Tarea A: En la noticia sobre el puerto de Mundaka, ¿qué entidad gestiona los puertos deportivos de la comunidad?
Tarea B: Sigue escribiendo la noticia sobre los bañistas del puerto de Mundaka a partir de su última frase.

Texto elegido:
****
Ante el incremento de personas que utilizan las embarcaciones fondeadas como trampolín, el Gobierno Vasco ha incorporado dos vigilantes extra, mejorado la señalización y reforzado la coordinación con la Ertzaintza en el puerto de Mundaka.

En el puerto de Mundaka, uno de los rincones más emblemáticos de la costa vasca, este verano está siendo todo menos tranquilo. El aumento de bañistas que usan las embarcaciones fondeadas como si fueran trampolines ha obligado al Gobierno Vasco a tomar cartas en el asunto. A través de Euskadiko Kirol Portuak, la entidad que gestiona los puertos deportivos de la comunidad, se han puesto en marcha una serie de medidas para poner orden y, sobre todo, para garantizar la seguridad de todos.
****
Información facilitada:
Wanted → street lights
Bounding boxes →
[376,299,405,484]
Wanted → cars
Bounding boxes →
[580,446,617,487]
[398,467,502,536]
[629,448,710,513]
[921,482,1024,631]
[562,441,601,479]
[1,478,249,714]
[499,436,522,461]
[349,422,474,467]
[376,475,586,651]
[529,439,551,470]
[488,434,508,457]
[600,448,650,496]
****
Respuesta A: Euskadiko Kirol Portuak.

Respuesta B:
Lo que ocurre no es nuevo, pero se ha intensificado con las olas de calor. Cada vez son más las personas que, en lugar de disfrutar del agua desde la playa, saltan directamente desde los barcos que están amarrados en el puerto.

Una práctica que, además de ser peligrosa —el fondo marino en los puertos está lleno de peligros y la distancia entre embarcaciones puede causar accidentes—, ha provocado desperfectos en las embarcaciones y un malestar creciente entre sus propietarios.

«No podemos consentir que se utilicen propiedades privadas como plataformas de baño», explican fuentes del puerto.

Por eso, desde hace unos días, quien se acerque a la zona de Santa Catalina se encontrará con una imagen distinta. Se han instalado nuevos carteles que recuerdan que el baño está prohibido en todo el recinto portuario. Además, se han colocado cadenas y otros elementos disuasorios en los puntos donde más se concentraban los saltos. La idea es clara: disuadir, pero también advertir de que no se puede jugar con la seguridad.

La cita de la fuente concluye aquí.